>> START Records provided
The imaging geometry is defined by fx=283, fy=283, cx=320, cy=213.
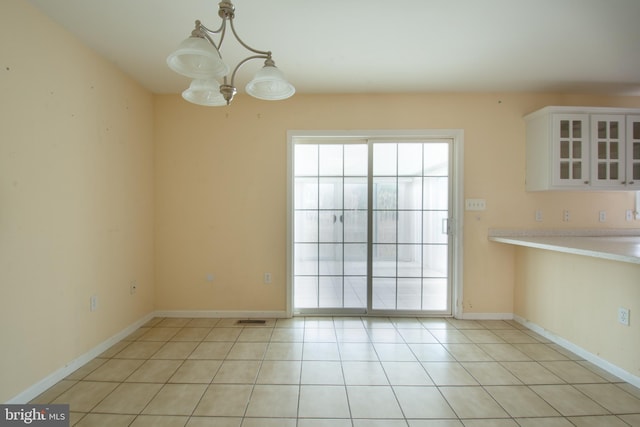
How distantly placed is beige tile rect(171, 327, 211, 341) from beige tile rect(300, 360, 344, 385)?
1.17 metres

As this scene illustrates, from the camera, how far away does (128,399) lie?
73.4 inches

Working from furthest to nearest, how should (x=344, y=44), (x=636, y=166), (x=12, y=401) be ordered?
(x=636, y=166) < (x=344, y=44) < (x=12, y=401)

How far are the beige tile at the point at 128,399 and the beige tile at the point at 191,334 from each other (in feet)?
2.40

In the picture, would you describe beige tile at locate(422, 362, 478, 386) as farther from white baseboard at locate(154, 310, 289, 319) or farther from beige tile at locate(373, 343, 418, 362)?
white baseboard at locate(154, 310, 289, 319)

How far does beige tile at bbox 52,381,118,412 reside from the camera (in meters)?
1.81

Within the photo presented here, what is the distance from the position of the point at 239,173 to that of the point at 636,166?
4164 mm

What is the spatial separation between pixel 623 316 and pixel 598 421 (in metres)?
0.87

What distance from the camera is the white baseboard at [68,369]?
5.96ft

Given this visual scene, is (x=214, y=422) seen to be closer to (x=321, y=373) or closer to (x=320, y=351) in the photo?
(x=321, y=373)

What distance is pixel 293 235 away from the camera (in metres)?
3.28

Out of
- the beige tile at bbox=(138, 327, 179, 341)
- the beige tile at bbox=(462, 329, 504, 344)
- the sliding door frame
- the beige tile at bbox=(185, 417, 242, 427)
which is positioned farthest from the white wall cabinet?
the beige tile at bbox=(138, 327, 179, 341)

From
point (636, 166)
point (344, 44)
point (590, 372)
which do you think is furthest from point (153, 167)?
point (636, 166)

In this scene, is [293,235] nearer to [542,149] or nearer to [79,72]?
[79,72]

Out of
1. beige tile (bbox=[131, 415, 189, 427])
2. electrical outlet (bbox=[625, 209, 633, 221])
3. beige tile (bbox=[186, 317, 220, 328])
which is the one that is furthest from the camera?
electrical outlet (bbox=[625, 209, 633, 221])
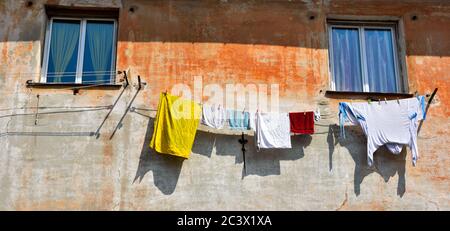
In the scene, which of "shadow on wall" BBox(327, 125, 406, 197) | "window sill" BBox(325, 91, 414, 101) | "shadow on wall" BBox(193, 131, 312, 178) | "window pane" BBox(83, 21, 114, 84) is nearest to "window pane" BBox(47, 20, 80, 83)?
"window pane" BBox(83, 21, 114, 84)

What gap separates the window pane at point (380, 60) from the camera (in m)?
10.6

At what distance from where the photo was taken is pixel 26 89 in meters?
9.92

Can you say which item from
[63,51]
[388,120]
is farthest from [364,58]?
[63,51]

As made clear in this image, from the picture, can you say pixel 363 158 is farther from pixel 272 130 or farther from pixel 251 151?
pixel 251 151

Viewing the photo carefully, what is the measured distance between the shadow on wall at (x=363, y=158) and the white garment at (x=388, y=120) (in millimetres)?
140

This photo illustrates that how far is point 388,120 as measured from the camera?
32.2ft

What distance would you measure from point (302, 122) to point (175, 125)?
1.89m

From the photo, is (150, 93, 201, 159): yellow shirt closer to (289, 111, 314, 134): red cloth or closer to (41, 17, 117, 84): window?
(41, 17, 117, 84): window

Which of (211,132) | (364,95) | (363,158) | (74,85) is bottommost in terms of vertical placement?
(363,158)
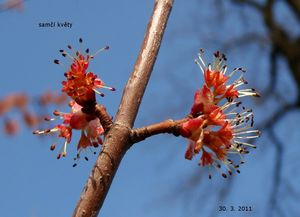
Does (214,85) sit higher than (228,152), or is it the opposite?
(214,85)

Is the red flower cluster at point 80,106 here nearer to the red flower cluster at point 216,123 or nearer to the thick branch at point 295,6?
the red flower cluster at point 216,123

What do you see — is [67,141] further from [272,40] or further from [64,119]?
[272,40]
>> END Records provided
### [Task brief]
Can you reproduce the listing word for word, starting at its very first line and ending at the line containing "(x=636, y=166) <", and leave the pictures out?

### [Response]
The imaging geometry is defined by fx=283, fy=283, cx=320, cy=213.
How distantly placed is beige tile rect(171, 327, 211, 341) from beige tile rect(300, 360, 344, 385)?
1.17 metres

As this scene illustrates, from the camera, how far away does (128,399) lie?
73.4 inches

Working from furthest to nearest, how should (x=344, y=44), (x=636, y=166), (x=12, y=401) be ordered?
(x=636, y=166) < (x=344, y=44) < (x=12, y=401)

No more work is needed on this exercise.